We then tested our hypothesis that the humoral cytotoxicity against beta cells seen in the serum and plasma of T1D patients is mediated by cEVs. Indeed, cEVs from T1D donors, but not HD (n=8/group), significantly induced human beta cell death, and this was not observed with the EV-depleted fraction. Relevant to disease pathology, T1D cEV-induced cytotoxic effect was specific to human beta cells but did not induce cell death in human alpha cells in the same islet prep. To investigate the cargo and molecular mechanisms, we performed a pilot RNASeq and proteomic analysis on cEVs (n=5) from T1D and HD subjects. We identified differential miRNA, lncRNA, mRNA and protein cargo in cEVs from T1D vs HD subjects. A functional analysis of candidate miRNAs in T1D cEVs showed specific miRNAs are detrimental to beta cells.

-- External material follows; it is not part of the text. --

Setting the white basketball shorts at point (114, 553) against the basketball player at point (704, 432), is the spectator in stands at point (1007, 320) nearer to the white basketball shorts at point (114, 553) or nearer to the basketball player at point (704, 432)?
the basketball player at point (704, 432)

Serum, plasma, and plasma-derived cEVs from human T1D subjects induce human beta cell but not alpha cell death in vitro. Humoral cytotoxicity on beta cells may initiate early in pre-disease at-risk Aab+ individuals, and likely persist in late-stage disease. The differential RNA and protein cargo in T1D cEVs likely mediates the detrimental effects on human beta cells. Our findings suggest that cEVs, at various stages of the disease, play a role in the pathogenesis of T1D as related to the beta cell. Our ongoing studies are investigating the effects of the cEVs on the immune system, their molecular mechanisms of action, as well as the differential RNA and protein cargo in cEVs from different stages of the disease, with the potential to develop new biomarkers and therapeutics for T1D.